Plant miRNAs in food alter gut microbiota in a rodent model

Authors: HUANG, HAIQIU - Former ARS Employee; DAVIS, CINDY - National Institutes Of Health (NIH); Wang, Thomas - Tom

Submitted to: PLOS ONE
Publication Type: Peer Reviewed Journal
Publication Acceptance Date: 4/21/2020
Publication Date: N/A
Citation: N/A

Interpretive Summary: MicroRNAs (miRNAs) are ubiquitously found in microorganisms, plants, and animals. Accumulating evidence suggests they are involved in the regulation of a wide range of critical biological processes. The human gut microbiota form the interface between the diet and the human body, and upon consumption, dietary miRNAs are in direct contact with the gut microbiota. The effect of dietary miRNAs on gut microbiota composition has not been examined. This study reported a novel observation that plant miRNAs regulated gut microbiota composition. In silico analysis demonstrated that corn miRNAs can align with functionally important gut bacteria genome sequences, suggesting a possible interaction between plant miRNAs and the gut bacteria. Corn miRNAs were not degraded, and retained their intact sequences when co-incubated with fecal bacteria culture in vitro which resulted in a significant increase of Firmicutes. Corn miRNAs were then fed to C57BL/6 mice via gavage or diet supplementation for two weeks. At the end of the study, a decrease of Firmicutes in the cecum was observed in the mouse model. This observation revealed a previously unknown interaction between plant miRNAs and gut microbiota and may provide new understanding of the interactions between diet components and gut microbiota. This work will provide information to allow basic and translational Scientists understand how small RNA from plants influence gut microbiome.

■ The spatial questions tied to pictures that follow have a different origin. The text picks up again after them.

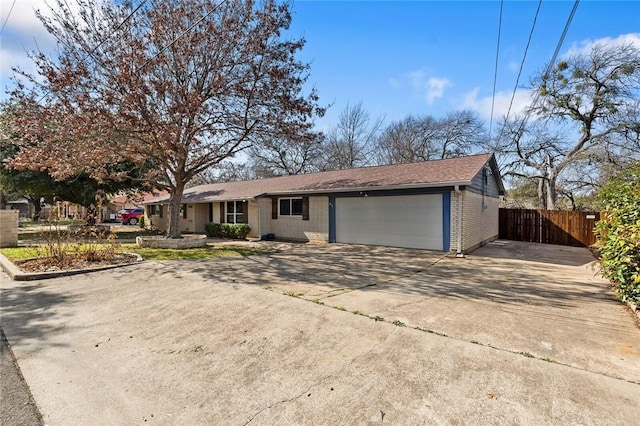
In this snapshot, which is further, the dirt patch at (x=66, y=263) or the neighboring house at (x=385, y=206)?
the neighboring house at (x=385, y=206)

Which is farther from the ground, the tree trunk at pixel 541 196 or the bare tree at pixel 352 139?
the bare tree at pixel 352 139

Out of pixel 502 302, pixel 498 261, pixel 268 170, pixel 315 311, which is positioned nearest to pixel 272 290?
pixel 315 311

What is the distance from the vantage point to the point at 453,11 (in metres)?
7.89

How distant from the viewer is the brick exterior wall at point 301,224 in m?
15.2

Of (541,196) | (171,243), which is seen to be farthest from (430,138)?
(171,243)

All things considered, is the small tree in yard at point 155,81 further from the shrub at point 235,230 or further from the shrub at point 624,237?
the shrub at point 624,237

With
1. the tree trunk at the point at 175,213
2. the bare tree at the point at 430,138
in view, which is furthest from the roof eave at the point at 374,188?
the bare tree at the point at 430,138

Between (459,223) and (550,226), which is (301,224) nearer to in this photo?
(459,223)

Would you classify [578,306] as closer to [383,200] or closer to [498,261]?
[498,261]

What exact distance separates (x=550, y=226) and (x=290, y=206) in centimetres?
1277

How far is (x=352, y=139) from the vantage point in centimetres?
3127

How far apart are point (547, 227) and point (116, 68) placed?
19391 mm

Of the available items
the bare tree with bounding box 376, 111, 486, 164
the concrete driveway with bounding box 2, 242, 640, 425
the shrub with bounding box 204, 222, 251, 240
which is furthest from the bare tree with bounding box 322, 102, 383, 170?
the concrete driveway with bounding box 2, 242, 640, 425

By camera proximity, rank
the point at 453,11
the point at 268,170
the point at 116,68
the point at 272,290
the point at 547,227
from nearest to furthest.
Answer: the point at 272,290, the point at 453,11, the point at 116,68, the point at 547,227, the point at 268,170
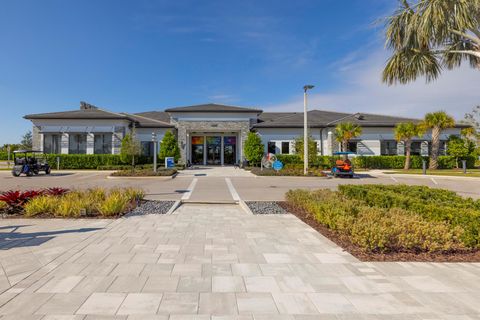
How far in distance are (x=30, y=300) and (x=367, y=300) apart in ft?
13.8

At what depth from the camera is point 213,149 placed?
34.8m

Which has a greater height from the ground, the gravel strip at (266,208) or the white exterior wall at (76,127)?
the white exterior wall at (76,127)

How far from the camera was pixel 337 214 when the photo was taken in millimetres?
6023

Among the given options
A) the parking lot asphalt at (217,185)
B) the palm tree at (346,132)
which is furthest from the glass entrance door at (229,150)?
the parking lot asphalt at (217,185)

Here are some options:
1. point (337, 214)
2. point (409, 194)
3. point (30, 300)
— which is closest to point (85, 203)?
point (30, 300)

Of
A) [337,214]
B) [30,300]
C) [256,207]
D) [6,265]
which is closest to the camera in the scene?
[30,300]

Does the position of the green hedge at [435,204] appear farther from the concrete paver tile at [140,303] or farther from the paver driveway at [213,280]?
the concrete paver tile at [140,303]

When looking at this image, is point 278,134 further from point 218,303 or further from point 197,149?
point 218,303

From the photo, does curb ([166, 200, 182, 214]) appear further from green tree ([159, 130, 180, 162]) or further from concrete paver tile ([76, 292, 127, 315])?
green tree ([159, 130, 180, 162])

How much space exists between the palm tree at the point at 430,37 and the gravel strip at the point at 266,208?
7.14 m

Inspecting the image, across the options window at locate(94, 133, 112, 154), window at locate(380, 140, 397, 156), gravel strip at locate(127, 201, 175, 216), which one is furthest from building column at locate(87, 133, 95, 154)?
window at locate(380, 140, 397, 156)

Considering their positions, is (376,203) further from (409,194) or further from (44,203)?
(44,203)

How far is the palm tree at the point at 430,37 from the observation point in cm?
855

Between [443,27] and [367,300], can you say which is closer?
[367,300]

Technical Abstract: MicroRNAs (miRNAs) are ubiquitously found in microorganisms, plants, and animals. Accumulating evidence suggests they are involved in the regulation of a wide range of critical biological processes. The human gut microbiota form the interface between the diet and the human body, and upon consumption, dietary miRNAs are in direct contact with the gut microbiota. The effect of dietary miRNAs on gut microbiota composition has not been examined. This study reported a novel observation that plant miRNAs regulated gut microbiota composition. In silico analysis demonstrated that corn miRNAs can align with functionally important gut bacteria genome sequences, suggesting a possible interaction between plant miRNAs and the gut bacteria. Corn miRNAs were not degraded and retained their intact sequences when co-incubated with fecal bacteria culture in vitro and resulted in a significant increase of Firmicutes. Corn miRNAs were then fed to C57BL/6 mice via gavage or diet supplementation for two weeks. At the end of the study, a decrease of Firmicutes in the cecum was observed in the mouse model. This observation revealed a previously unknown interaction between plant miRNAs and gut microbiota and may provide new understanding of the interactions between diet components and gut microbiota.